As for conservative bloggers at NewsBusters writing false articles about him, that is equally untrue. Have they sometimes been negative? Guilty as charged -- and for good reason. Increasingly, he's making statements that are stupid, reckless, provocative, insulting or a combination of all the above.
Scarborough regularly blasts the Republican Party as having betrayed its commitment to fiscal responsibility, limited government and anti-Wilsonian foreign policy. I can and do applaud him for that. But why go on a non-stop rant against George W. Bush for the audacity to launch the military surge in Iraq (yup, the one that won the war) and conclude it by declaring, "Is it not a stretch to say that many Republicans would have considered impeachment proceedings against Bill Clinton if this situation were identical?"
When Scarborough proudly proclaims that "I have been bashing my party more than the Democratic Party because I want to make sure that I am fair and down the middle," conservatives scratch their heads in disbelief. How does "bashing" your party make you "fair"? Joe, meet Non Sequitur.
That's Scarborough's problem. He bashes everyone and then whines when anyone complains.
Last Oct. 9, Scarborough was chatting with columnist Kathleen Parker and MSNBC loudmouth Lawrence O'Donnell. Parker jokingly asked if he was running for president. Scarborough replied that if he were, he wouldn't have Rush Limbaugh's vote.

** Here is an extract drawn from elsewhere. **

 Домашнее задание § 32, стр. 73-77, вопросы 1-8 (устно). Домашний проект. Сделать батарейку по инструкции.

"I think it's fascinating," he said. "You've got all these people (read: conservative talk show hosts Limbaugh, Levin, Hannity, O'Reilly, etc.) that sat there and said nothing while Republicans darted recklessly left with their spending, and suddenly, they are the arbiters of who's conservative. And you can only be conservative by being intolerant, by waving your arms around, by screaming, by calling the president a racist or a Nazi or a communist. Come on!"

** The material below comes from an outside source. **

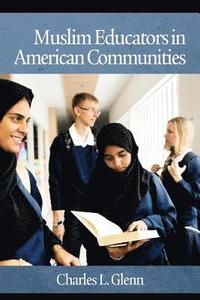 bokomslag Muslim Educators in American Communities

From beginning to end, that statement is demonstrably false, a rather pathetic cheap shot, more and more resembling something custom-made for MSNBC. And Scarborough wonders why conservatives grow weary of him.
Scarborough apparently liked what he said because he repeated the ad hominem attacks in the Feb. 1 edition of Newsweek, where he was commissioned to write an article trashing the Tea Party movement. The title: "Is the Tea Party Over?" A snippet: "And in those throngs I also saw the faces of talk-show fans, pushed into action by the apocalyptic warnings of personalities like Rush Limbaugh and Glenn Beck. Those two right-wing talkers had spent the past year telling listeners that the Democratic president was a racist who somehow managed to find the time also to be a Nazi and a communist."

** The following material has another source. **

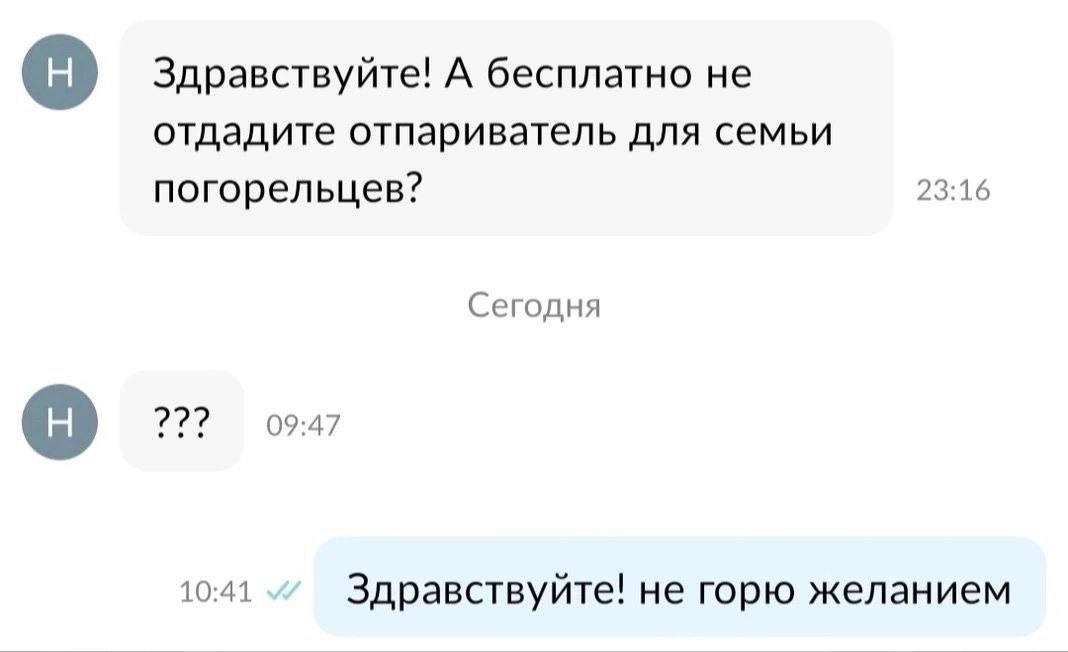 Здравствуйте! А бесплатно не отдадите отпариватель для семьи погорельцев? 23:16 Сегодня 09:47 10:41 Здравствуйте! не горю желанием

And then there's Sarah Palin. He's repeatedly insulted her, then publicly whined about conservatives being upset with him. Try this nugget: "It is such a disservice to compare Sarah Palin in any aspect to Howard Dean. Yes, because that is an insult to Howard Dean's intelligence."
Last week, he publicly bashed Fox's Bill Sammon for saying the media "hate" Palin with a rambling, condescending diatribe about how "they don't hate her," only to conclude that "they hated her in the press early on without knowing her because she was a pro-life woman," thus making Sammon's point.
Last week was the topper. He analyzed Fox News Sunday's interview with Palin: "Look at the end of Chris Wallace's interview where he rolls his eyes, embarrassed. There's no doubt he is ... Chris is sending a message to all his friends: yes, I know. She is not a serious thinker."
Wallace had a message, all right. Asked if he'd rolled his eyes, he shot back: "No is the quick answer to that. Secondly, let me just say that Joe Scarborough lives out where the trolleys don't run at night. The last time I heard of somebody getting that kind of secret message, it was Son of Sam hearing from a Labrador retriever that he should go out and shoot people. And I think that Morning Joe definitely needs to switch to decaf."